Hacker News new | ask | show | jobs
by mixedbit 4859 days ago
Which off-the-shell RDBMS can handle queries over 3 billion rows?
5 comments

In 2007 I worked for a firm with a 4 billion row join table in PostgreSQL. Might've been 7 or 8, I don't recall which. It ran on a quad core server with 16Gb of RAM. Joins going through this table took about 2-3 seconds to complete.
But I suspect the join must have been over an indexed column, so it did not touched 4bln rows, otherwise 2-3 seconds would be hard to believe. The group by query in the article must access all 3bln rows, which makes a huge difference.
All the columns were indexed.

I remember it well, because I was trying to explain why having tens of gigabytes of indexes wouldn't help them much if they only had 16Gb of RAM.

In terms of group-by performance, it depends a lot on the kind of data and how it's stored. For example, taking a sum on a columnar store is quite amenable to parallel solutions and a lot of databases will do that way.

I can't think of an off the shelf RDBMS which can't handle queries on 3 billion rows.

SQL Server can

Oracle can

Postgres can

Even MySQL can (!)

The limitations are almost always in the hardware, not the software.

If you're looking at column based systems, you can look at Greenplum (does both row and column-based storage), InfiniDB (MySQL based), and all sorts of expensive but very fast appliance options like Netezza, Teradata, etc.

postgres?
Counter-question: Which startup has a actual data table with over 3 billion rows?
We have just crossed 2 billion items in our datastore. While not 3 billion yet, I expect that to happen later this year.

Too bad Redshift can't handle JSON files: Converting everything will be annoying.

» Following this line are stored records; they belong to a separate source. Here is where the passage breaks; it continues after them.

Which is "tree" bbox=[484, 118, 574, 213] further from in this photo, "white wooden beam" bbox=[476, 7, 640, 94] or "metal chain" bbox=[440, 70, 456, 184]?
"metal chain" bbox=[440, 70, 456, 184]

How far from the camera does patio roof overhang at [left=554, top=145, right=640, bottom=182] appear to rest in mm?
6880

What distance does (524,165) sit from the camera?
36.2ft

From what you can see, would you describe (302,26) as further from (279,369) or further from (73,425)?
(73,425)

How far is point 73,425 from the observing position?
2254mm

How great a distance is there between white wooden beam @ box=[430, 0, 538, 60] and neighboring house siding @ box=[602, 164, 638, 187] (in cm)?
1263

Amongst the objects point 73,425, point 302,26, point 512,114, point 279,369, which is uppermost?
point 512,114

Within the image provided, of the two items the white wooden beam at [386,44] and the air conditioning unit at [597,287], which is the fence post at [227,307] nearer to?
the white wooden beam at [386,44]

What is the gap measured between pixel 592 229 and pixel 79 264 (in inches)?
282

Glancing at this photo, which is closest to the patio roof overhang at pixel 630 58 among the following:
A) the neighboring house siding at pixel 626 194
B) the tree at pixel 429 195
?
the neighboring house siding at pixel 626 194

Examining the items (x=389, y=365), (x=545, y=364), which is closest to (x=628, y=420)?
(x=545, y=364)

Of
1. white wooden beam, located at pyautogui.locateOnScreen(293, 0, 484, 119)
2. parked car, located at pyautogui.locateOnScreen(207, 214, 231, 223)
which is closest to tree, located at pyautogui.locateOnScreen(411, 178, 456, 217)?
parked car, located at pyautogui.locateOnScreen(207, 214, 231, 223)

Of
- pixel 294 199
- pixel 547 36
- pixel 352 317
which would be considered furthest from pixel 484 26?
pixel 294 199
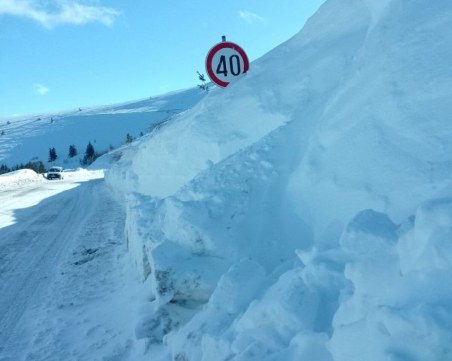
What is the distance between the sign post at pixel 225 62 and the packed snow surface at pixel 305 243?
100cm

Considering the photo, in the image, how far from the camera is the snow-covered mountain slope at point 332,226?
224 centimetres

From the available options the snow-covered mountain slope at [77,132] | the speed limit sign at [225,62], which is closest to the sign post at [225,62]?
the speed limit sign at [225,62]

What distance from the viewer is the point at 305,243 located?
4.36 meters

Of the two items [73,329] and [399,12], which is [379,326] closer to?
[73,329]

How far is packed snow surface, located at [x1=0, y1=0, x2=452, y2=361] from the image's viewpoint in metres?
2.32

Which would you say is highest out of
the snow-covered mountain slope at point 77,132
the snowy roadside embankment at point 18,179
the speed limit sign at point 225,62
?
the snow-covered mountain slope at point 77,132

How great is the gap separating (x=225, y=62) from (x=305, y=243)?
13.9 ft

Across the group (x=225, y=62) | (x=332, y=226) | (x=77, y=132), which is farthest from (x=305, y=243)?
(x=77, y=132)

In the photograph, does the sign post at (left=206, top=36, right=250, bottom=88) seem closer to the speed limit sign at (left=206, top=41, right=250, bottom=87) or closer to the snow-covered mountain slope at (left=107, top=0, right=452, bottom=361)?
the speed limit sign at (left=206, top=41, right=250, bottom=87)

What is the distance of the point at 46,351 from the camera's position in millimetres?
4641

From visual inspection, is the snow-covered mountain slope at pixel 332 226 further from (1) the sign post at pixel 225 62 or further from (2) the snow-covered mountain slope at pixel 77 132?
(2) the snow-covered mountain slope at pixel 77 132

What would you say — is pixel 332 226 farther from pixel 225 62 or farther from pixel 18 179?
pixel 18 179

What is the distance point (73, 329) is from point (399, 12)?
18.5 ft

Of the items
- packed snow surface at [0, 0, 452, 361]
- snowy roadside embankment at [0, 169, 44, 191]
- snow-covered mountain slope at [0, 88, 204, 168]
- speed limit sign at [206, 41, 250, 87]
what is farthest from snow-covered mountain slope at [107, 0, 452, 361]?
snow-covered mountain slope at [0, 88, 204, 168]
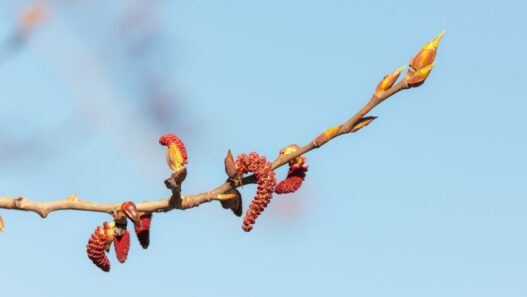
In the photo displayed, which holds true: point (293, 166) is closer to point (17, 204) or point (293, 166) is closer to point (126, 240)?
point (126, 240)

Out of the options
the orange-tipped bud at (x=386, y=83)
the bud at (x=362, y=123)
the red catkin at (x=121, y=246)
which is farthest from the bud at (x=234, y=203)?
the orange-tipped bud at (x=386, y=83)

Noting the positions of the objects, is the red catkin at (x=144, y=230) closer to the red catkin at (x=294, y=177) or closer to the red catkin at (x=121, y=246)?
the red catkin at (x=121, y=246)

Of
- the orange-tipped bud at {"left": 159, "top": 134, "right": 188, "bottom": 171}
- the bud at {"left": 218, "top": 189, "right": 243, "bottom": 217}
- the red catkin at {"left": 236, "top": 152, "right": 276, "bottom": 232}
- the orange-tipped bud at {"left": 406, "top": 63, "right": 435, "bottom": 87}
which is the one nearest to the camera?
the orange-tipped bud at {"left": 406, "top": 63, "right": 435, "bottom": 87}

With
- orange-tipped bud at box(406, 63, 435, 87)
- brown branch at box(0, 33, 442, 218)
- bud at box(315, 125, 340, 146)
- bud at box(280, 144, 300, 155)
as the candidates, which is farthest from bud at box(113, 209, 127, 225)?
orange-tipped bud at box(406, 63, 435, 87)

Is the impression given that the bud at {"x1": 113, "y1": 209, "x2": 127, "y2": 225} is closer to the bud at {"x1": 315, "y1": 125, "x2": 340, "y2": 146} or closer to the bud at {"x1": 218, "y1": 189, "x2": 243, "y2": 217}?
the bud at {"x1": 218, "y1": 189, "x2": 243, "y2": 217}

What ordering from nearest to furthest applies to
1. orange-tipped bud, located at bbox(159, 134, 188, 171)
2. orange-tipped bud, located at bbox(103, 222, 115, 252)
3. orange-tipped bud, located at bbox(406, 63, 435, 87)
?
Answer: orange-tipped bud, located at bbox(406, 63, 435, 87)
orange-tipped bud, located at bbox(159, 134, 188, 171)
orange-tipped bud, located at bbox(103, 222, 115, 252)

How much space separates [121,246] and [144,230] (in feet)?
0.85

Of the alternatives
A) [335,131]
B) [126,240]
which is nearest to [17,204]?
[126,240]

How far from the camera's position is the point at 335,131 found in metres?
6.23

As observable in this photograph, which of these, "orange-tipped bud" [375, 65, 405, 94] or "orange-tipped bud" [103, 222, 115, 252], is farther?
"orange-tipped bud" [103, 222, 115, 252]

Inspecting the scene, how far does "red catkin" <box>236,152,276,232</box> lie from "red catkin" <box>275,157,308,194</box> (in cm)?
45

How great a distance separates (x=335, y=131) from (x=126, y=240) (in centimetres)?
195

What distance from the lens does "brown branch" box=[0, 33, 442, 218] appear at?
6.04 m

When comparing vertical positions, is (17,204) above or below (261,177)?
above
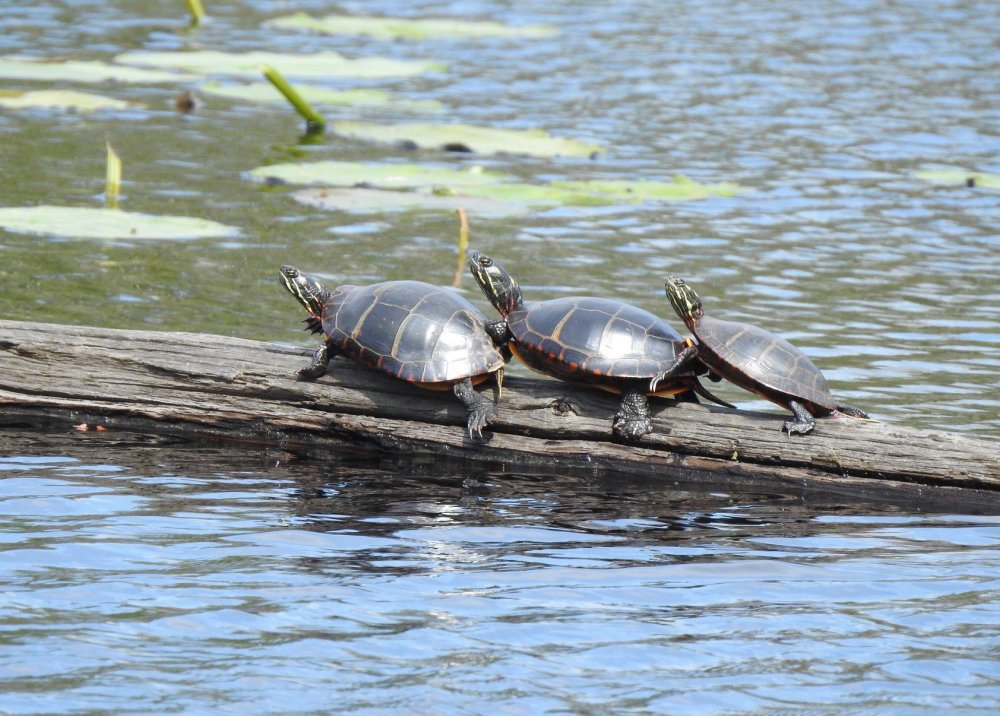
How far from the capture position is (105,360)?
724 centimetres

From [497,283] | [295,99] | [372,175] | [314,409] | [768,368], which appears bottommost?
[372,175]

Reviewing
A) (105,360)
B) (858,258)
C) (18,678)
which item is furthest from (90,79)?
(18,678)

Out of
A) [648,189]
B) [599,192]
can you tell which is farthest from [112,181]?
[648,189]

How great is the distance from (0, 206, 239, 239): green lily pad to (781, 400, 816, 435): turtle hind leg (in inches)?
254

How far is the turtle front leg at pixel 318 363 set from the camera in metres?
7.10

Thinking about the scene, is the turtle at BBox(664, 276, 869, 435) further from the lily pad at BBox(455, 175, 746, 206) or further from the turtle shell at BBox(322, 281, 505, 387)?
the lily pad at BBox(455, 175, 746, 206)

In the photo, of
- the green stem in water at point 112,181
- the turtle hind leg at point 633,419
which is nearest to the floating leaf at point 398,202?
the green stem in water at point 112,181

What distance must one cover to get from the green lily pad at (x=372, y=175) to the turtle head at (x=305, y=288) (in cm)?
606

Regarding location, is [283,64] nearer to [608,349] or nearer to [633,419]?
[608,349]

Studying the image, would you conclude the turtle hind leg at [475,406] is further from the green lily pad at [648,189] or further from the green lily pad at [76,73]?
the green lily pad at [76,73]

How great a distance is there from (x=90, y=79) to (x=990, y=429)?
13814 millimetres

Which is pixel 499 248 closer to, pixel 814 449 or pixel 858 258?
pixel 858 258

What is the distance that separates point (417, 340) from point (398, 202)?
6.40m

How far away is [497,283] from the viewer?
24.2ft
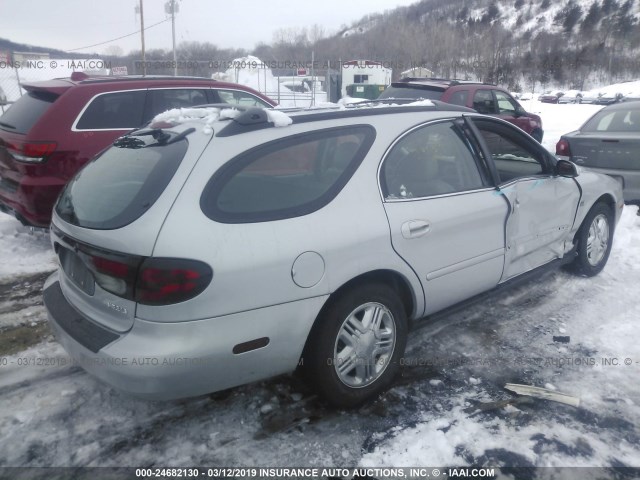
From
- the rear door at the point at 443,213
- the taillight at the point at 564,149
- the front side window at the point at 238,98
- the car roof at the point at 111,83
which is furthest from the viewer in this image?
the taillight at the point at 564,149

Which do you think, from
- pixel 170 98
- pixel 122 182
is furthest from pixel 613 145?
pixel 122 182

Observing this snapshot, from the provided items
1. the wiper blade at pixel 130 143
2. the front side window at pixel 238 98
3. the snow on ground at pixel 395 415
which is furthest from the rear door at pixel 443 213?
the front side window at pixel 238 98

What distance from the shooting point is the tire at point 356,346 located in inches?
102

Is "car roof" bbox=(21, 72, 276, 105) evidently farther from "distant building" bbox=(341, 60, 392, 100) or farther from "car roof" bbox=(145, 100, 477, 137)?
"distant building" bbox=(341, 60, 392, 100)

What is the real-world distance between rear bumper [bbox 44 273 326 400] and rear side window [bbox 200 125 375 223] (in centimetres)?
46

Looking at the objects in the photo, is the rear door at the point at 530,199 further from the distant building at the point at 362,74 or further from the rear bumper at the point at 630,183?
the distant building at the point at 362,74

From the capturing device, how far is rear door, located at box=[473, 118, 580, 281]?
3625mm

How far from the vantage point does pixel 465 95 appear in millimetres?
9000

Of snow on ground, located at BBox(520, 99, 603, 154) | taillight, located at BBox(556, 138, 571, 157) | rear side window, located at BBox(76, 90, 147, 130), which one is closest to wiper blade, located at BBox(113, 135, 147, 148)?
rear side window, located at BBox(76, 90, 147, 130)

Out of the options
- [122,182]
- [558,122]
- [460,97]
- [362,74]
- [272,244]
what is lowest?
[272,244]

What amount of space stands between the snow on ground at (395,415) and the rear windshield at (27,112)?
7.41 feet

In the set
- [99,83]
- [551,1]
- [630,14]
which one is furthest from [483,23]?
[99,83]

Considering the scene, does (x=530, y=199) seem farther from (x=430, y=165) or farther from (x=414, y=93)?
(x=414, y=93)

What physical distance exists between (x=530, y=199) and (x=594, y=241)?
140 cm
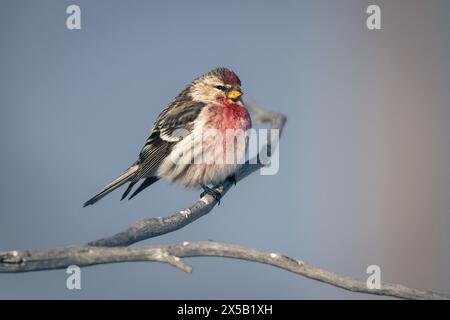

Our idea is to change from JSON on loading to Redshift, continuously. http://www.hapyrus.com/pages/flydata-for-redshift
When you log every mousedown because the founder misunderstands A/B testing, 3 billion rows is easy to come by. Besides - you're busy changing the world, so you should expect to use the same technology as Facebook and Google.
SAP HANA would be one but it is basically in memory so very, vey expensive.
And it's not a RDBMS. It's basically the same technology as RedShift, but not cloud based (yet).
Actually HANA One is available in the AWS Marketplace: https://aws.amazon.com/marketplace/pp/B009KA3CRY/ref=mkt_ste...